Trump descreveu as relações com Pequim como estáveis. Ele disse em resposta a uma pergunta: “Não, a nossa relação com a China é muito boa neste momento”. Ele acrescentou: “Meu relacionamento com o presidente Xi é muito bom”.
Trump não forneceu detalhes sobre o local ou a agenda da visita em abril. Ele também não especificou uma data para a visita de Xi aos Estados Unidos, dizendo apenas que ocorreria ainda este ano.
Os comentários ocorrem num momento em que as relações entre os Estados Unidos e a China continuam definidas pela concorrência no comércio, tecnologia e segurança. Os dois países continuam a disputar tarifas e controlos de exportação de semicondutores. A concorrência estratégica também se aprofundou na região Indo-Pacífico.

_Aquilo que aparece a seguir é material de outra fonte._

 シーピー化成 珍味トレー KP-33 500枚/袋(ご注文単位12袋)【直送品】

No entanto, ambos os lados mantiveram abertos os canais diplomáticos de alto nível.
Para a Índia, o envolvimento entre Washington e Pequim tem implicações regionais. Nova Deli reforçou as suas relações estratégicas com os Estados Unidos nos últimos anos, ao mesmo tempo que geriu as tensões com a China.

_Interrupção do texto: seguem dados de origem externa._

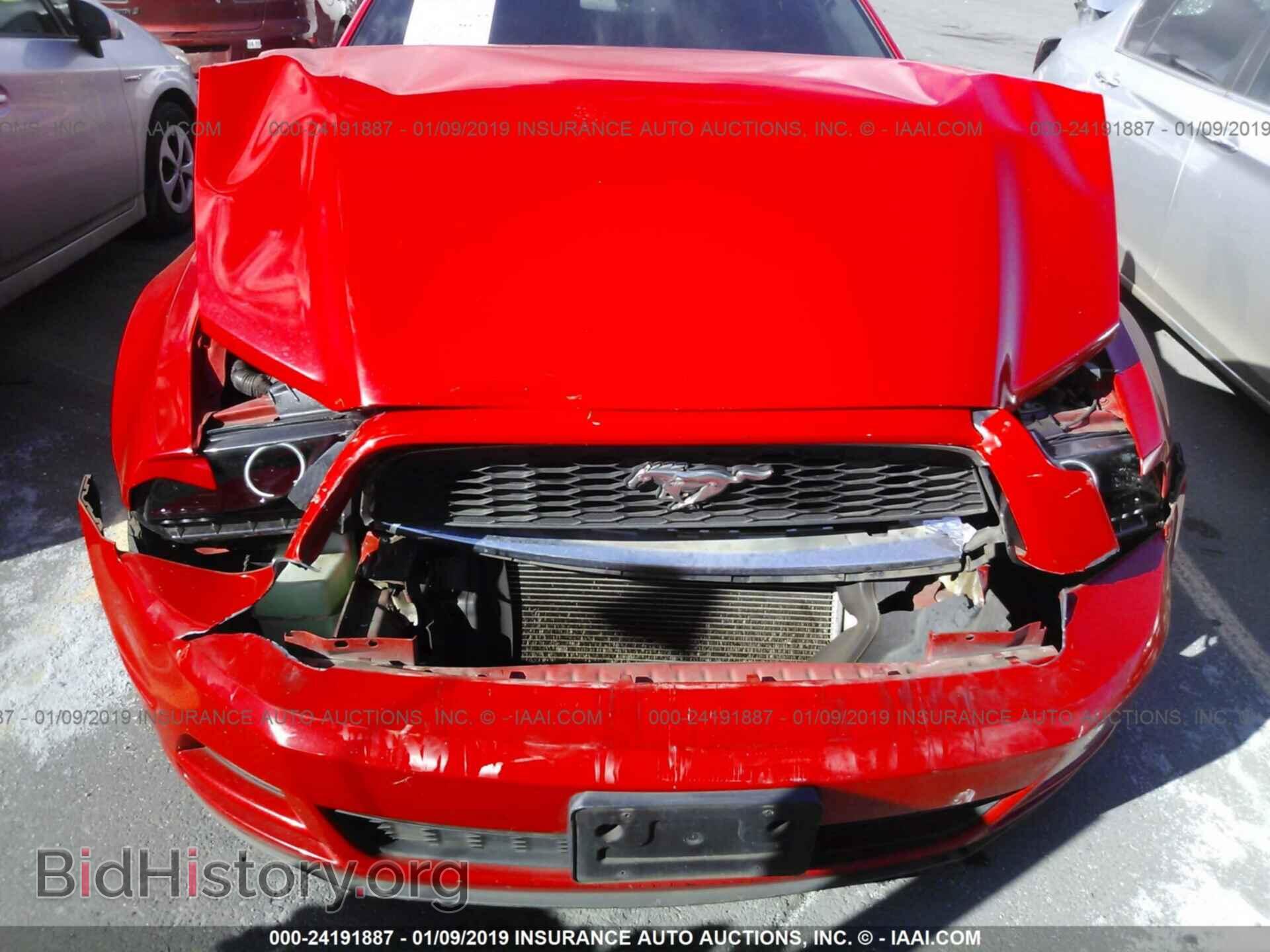 2013 FORD MUSTANG - VIN: 1ZVBP8AM4D5227542 - Фото 6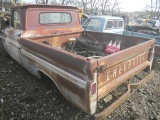 1964 Chevrolet C10 Short Wide Bed Pickup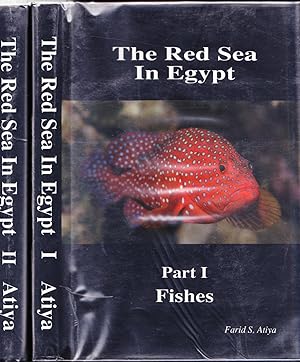 The Red Sea in Egypt, Part 1: Fishes; Part II: Invertebrates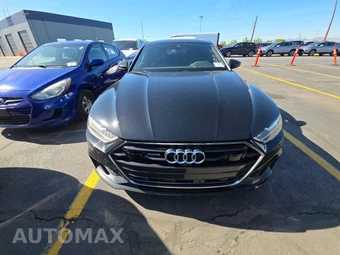 2019 Audi A7 3.0T Premium Plus – miniatura 2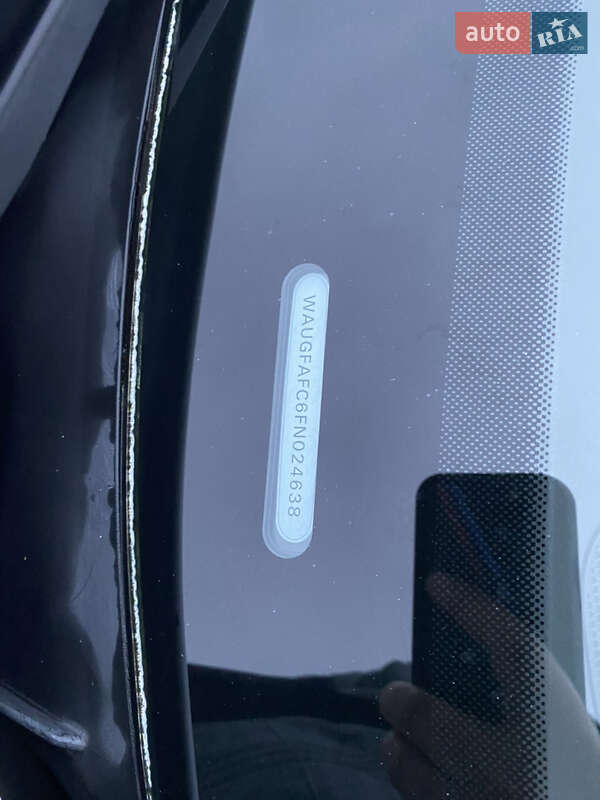 Седан Audi A6 2014 в Рівному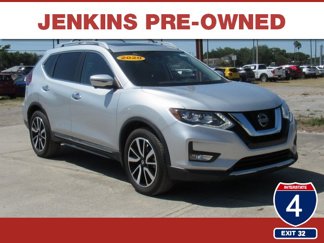 Used 2020 Nissan Rogue SL w/ Premium Package image 1
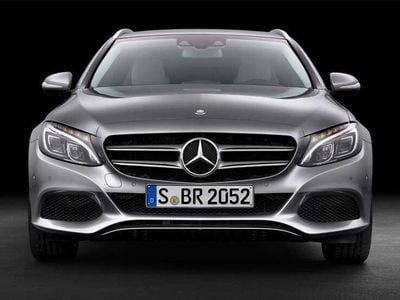 Mercedes C180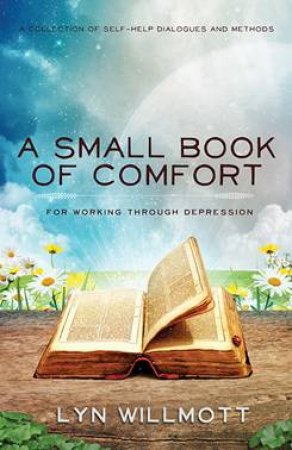 A Small Book Of Comfort by Lyn Willmott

A evolução entre as duas maiores economias do mundo está a ser acompanhada de perto em toda a Ásia, especialmente na região Indo-Pacífico.
Na última década, as relações entre os Estados Unidos e a China oscilaram entre a cooperação e o confronto. As disputas comerciais aumentaram durante o primeiro mandato de Trump. A competição militar e tecnológica expandiu-se desde então. Ao mesmo tempo, a diplomacia de cimeiras continuou a ser um meio de reduzir riscos e manter abertas as linhas de comunicação.
Os críticos de Trump dizem que o presidente tem sido indulgente com a China quando se trata de impor tarifas sobre as suas importações. Os Estados Unidos sofrem de um enorme défice comercial com a China.